As genes are ultimately translated into enzymes catalyzing biogeochemical reactions, they may be more strongly correlated with fluxes than with pools of reactants or products. On the other hand, the abundance of protein-encoding genes itself is a pool rather than a flux, and therefore it is likely that they correlate more with a pool than a flux. Despite a smaller sample size, the correlation between gene abundance and process flux showed a strong positive correlation (r=0.50, P<0.0001, n=76), whereas correlation with pool size was not significant (r=0.13, P=0.08, n=148). This is likely because pool sizes are affected not only by rates of production but also by transfer, consumption and loss.

Our results suggest that, although gene abundance may be an accurate reflection of a given microbial physiological pathway, comparing it with the corresponding biogeochemical process or pool is likely to reveal an even more complex story. For example, reactant pools may frequently be assimilated, leached or re-routed through other biochemical pathways independent of the pathway that corresponds to the gene of interest.
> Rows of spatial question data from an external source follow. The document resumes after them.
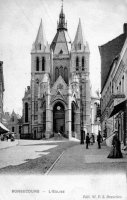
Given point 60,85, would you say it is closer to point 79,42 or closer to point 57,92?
point 57,92

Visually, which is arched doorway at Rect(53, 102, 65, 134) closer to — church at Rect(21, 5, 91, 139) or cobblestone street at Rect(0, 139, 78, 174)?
church at Rect(21, 5, 91, 139)

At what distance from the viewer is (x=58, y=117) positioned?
6412cm

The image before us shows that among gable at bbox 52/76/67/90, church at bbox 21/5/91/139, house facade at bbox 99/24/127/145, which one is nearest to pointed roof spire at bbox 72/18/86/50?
church at bbox 21/5/91/139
The advent of relatively new technologies like gene microarrays (He et al., 2007) and metagenomics (Tyson et al., 2004; Mackelprang et al., 2011; Fierer et al., 2012; Yau et al., 2013) has allowed researchers to rapidly assess more genes compared with qPCR techniques. However, the use of enticing new technologies for assessing gene abundance is also susceptible to many of the same biases that obscure the links between molecular information and biogeochemical processes illustrated by the meta-analysis presented here.
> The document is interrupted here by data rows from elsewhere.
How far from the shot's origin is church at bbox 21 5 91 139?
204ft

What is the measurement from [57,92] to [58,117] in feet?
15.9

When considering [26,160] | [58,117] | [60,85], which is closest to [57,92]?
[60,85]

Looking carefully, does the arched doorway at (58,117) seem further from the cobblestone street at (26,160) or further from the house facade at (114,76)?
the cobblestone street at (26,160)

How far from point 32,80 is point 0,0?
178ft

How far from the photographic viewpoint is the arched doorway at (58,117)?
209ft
The quantification of genes through qPCR, gene microarrays and now metagenomics is widespread, but few studies have examined the ability of these metrics to predict process rates. At the broadest level, we found a positive relationship between gene abundance and process among all studies, but the broad variation in correlation strengths shows that gene abundances cannot be used a priori as a proxy for biogeochemical processes. Rather, these relationships need to be examined for each study system before gene abundance can be used to infer microbial biogeochemical process. When multiple studies were examined, the concentration of products or reactants rarely correlated with gene abundance (38%). Even in the cases where the correlations are strongly positive, they should not be interpreted as demonstrating causation without further evidence. Spatial and temporal heterogeneity in environmental conditions, such as anoxic/oxic and water and/or nutrient availability, may not track the variability of corresponding gene abundance in space and time due to different residence times of these indices. Monitoring gene abundance itself may be useful for determining the variability of that particular organism, but that may not explain fluctuations in the corresponding process. Therefore, studies whose main objective is to examine a particular biogeochemical process may not require, or even be hindered by inclusion gene abundance for determining and predicting process (Graham et al., 2014). However, state-of-the-art technologies, like metagenomic assessment of protein-encoding genes, may more accurately reflect process, as they capture more gene diversity (Tyson et al., 2004; Mackelprang et al., 2011). In addition, quantifying expressed proteins using metaproteomics may prove to be a robust indicator of corresponding function(s). Our findings point to a critical need for more fundamental studies on the factors controlling gene abundance, transcription, translation and enzyme activity, so that we can better interpret the potential for patterns in gene or transcript abundance in a broad range of environments if genes will inform us about fundamental ecosystem processes.